Print, please, the line that contains "Measure the distance" and each line after it to the end of the entries, unchanged and with nothing else.

— BEGIN Supplied material —

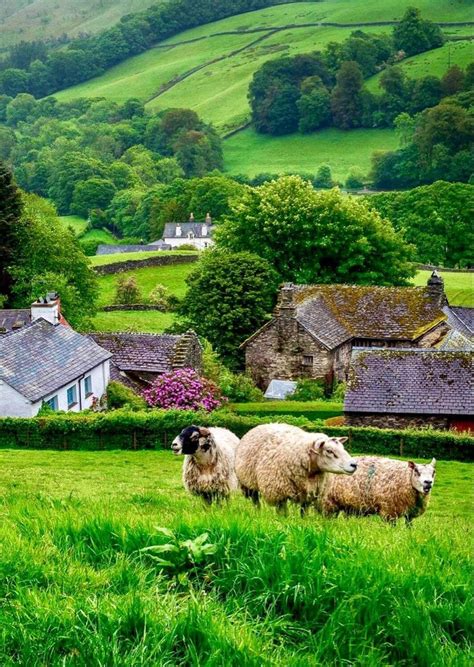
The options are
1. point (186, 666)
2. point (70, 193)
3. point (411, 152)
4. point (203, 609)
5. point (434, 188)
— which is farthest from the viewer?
point (70, 193)

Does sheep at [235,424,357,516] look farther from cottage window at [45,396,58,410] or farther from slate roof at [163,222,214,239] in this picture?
slate roof at [163,222,214,239]

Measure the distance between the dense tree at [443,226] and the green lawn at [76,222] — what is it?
6883 cm

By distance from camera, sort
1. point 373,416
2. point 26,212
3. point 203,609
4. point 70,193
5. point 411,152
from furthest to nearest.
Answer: point 70,193, point 411,152, point 26,212, point 373,416, point 203,609

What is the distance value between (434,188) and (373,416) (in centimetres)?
8255

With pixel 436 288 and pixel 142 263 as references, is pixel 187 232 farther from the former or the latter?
pixel 436 288

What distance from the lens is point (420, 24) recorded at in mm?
191250

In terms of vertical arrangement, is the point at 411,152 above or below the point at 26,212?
below

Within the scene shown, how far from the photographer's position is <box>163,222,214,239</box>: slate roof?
151850mm

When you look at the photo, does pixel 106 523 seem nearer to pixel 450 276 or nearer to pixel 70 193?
pixel 450 276

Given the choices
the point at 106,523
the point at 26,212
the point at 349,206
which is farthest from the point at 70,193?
the point at 106,523

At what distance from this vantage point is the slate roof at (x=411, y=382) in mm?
42594

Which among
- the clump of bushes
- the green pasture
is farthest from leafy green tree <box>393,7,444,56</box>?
the clump of bushes

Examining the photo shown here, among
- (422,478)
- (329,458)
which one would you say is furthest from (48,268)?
(329,458)

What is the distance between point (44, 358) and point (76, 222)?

— END Supplied material —

**Written reply:**
Measure the distance between the dense tree at [443,226] and the green lawn at [76,222] — what is it?
6883 cm

By distance from camera, sort
1. point 373,416
2. point 26,212
3. point 203,609
4. point 70,193
5. point 411,152
from furthest to nearest.
Answer: point 70,193, point 411,152, point 26,212, point 373,416, point 203,609

What is the distance value between (434,188) and (373,416) (in centimetres)?
8255

With pixel 436 288 and pixel 142 263 as references, is pixel 187 232 farther from the former or the latter?
pixel 436 288

What distance from the lens is point (420, 24) recorded at in mm?
191250

In terms of vertical arrangement, is the point at 411,152 above or below the point at 26,212?
below

Within the scene shown, how far from the photographer's position is <box>163,222,214,239</box>: slate roof?
151850mm

When you look at the photo, does pixel 106 523 seem nearer to pixel 450 276 or nearer to pixel 70 193?
pixel 450 276

Given the choices
the point at 106,523
the point at 26,212
the point at 349,206
which is farthest from the point at 70,193?
the point at 106,523

At what distance from this vantage point is the slate roof at (x=411, y=382) in mm?
42594

Which among
- the clump of bushes
- the green pasture
is farthest from leafy green tree <box>393,7,444,56</box>?
the clump of bushes

Examining the photo shown here, among
- (422,478)
- (329,458)
which one would you say is furthest from (48,268)?
(329,458)

What is the distance between point (44, 358) and point (76, 222)?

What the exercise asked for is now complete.